Quantum nonlocality, and the end of classical space-time
Shreya Banerjee, Sayantani Bera, T. P. Singh

TL;DR
This paper proposes that quantum nonlocality and the apparent conflict with relativity can be resolved by reformulating quantum theory without classical time, using a fundamentally non-commutative space-time framework.
Contribution
It introduces a non-commutative space-time model to reconcile quantum nonlocality with relativity, eliminating causality violations and spooky action at a distance.
Findings
Non-commutative space-time resolves quantum nonlocality issues.
Classical space-time emerges from fluctuations in the non-commutative framework.
Measurement on entangled states is consistent within the non-commutative space-time.
Abstract
Quantum non-local correlations and the acausal, spooky action at a distance suggest a discord between quantum theory and special relativity.
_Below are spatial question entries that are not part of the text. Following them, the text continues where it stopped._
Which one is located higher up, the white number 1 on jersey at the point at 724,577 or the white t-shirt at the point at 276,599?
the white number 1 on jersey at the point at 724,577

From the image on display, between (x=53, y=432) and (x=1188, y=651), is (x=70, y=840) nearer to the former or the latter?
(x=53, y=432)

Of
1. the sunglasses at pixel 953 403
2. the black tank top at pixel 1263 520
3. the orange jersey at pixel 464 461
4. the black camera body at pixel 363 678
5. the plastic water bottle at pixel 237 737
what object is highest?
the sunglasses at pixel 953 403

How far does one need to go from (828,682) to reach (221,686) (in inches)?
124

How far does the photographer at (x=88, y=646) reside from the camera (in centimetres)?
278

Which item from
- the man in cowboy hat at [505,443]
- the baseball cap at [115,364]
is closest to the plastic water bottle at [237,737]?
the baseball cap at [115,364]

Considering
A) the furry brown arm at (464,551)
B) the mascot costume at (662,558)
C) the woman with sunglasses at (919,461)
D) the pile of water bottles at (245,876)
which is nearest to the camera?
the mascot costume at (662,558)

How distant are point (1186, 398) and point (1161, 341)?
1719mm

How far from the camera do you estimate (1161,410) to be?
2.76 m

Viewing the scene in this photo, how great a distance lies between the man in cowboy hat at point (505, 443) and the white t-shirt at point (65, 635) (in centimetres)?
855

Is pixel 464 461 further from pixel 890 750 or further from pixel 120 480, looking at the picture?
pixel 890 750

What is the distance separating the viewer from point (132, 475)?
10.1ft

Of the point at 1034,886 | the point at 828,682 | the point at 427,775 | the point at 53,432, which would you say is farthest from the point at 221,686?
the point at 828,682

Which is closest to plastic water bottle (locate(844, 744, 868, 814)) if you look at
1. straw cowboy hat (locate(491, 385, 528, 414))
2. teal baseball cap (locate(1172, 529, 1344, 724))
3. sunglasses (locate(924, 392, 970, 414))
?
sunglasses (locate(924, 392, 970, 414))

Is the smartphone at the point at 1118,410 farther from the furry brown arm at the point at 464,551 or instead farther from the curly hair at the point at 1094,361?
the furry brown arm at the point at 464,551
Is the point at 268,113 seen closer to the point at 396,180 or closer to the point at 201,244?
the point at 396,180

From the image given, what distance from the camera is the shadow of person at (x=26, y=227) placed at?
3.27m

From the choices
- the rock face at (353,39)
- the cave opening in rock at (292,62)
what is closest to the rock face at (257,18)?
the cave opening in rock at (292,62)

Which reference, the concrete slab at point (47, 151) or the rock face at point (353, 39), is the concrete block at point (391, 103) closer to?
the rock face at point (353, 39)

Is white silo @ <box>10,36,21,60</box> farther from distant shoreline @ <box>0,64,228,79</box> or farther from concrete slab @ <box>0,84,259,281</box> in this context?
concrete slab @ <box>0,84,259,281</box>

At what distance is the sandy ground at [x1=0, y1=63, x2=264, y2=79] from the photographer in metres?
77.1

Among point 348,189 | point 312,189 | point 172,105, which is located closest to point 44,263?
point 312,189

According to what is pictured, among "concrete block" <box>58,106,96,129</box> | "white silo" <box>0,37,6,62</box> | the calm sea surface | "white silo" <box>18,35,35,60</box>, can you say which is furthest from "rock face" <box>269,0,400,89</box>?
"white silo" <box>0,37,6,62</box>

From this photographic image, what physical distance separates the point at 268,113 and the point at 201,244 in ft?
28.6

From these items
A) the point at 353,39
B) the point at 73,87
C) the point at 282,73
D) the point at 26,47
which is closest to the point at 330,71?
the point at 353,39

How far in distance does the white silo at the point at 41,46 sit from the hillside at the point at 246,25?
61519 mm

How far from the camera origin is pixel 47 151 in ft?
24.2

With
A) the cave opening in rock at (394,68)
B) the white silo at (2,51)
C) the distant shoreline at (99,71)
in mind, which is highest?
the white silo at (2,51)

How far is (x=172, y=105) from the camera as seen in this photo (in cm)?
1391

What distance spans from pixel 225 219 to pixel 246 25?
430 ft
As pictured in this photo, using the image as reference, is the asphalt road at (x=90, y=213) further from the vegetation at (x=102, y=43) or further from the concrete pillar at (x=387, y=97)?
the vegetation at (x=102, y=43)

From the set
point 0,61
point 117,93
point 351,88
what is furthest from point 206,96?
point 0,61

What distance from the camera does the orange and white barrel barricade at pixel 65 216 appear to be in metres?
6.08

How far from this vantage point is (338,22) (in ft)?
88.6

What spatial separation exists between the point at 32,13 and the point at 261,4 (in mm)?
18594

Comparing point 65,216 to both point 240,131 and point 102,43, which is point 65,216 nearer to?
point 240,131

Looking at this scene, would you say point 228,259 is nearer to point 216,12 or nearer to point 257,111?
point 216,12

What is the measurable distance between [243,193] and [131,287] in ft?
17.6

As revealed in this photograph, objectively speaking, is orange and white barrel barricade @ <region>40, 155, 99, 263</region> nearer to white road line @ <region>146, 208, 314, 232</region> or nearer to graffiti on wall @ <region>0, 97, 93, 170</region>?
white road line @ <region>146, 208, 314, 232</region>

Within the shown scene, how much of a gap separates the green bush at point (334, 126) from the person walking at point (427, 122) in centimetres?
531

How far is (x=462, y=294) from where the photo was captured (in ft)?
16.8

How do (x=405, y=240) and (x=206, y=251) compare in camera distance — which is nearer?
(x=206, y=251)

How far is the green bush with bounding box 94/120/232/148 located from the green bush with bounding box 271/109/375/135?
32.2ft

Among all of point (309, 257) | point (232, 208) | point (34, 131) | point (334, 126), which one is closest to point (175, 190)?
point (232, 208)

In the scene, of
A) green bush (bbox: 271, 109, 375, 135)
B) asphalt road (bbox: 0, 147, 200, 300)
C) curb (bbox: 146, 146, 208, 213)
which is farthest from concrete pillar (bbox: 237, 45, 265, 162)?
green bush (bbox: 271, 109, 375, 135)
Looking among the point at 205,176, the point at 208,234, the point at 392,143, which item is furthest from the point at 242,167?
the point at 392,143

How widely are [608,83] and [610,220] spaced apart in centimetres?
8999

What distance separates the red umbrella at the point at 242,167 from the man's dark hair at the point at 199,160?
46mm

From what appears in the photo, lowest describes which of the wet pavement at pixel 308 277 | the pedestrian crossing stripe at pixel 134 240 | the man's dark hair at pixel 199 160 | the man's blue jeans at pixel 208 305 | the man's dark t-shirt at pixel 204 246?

We propose a resolution for this discord by first observing that there is a problem of time in quantum theory. There should exist a reformulation of quantum theory which does not refer to classical time. Such a reformulation is obtained by suggesting that space-time is fundamentally non-commutative. Quantum theory without classical time is the equilibrium statistical thermodynamics of the underlying non-commutative relativity. Stochastic fluctuations about equilibrium give rise to the classical limit and ordinary space-time geometry. However, measurement on an entangled state can be correctly described only in the underlying non-commutative space-time, where there is no causality violation, nor a spooky action at a distance.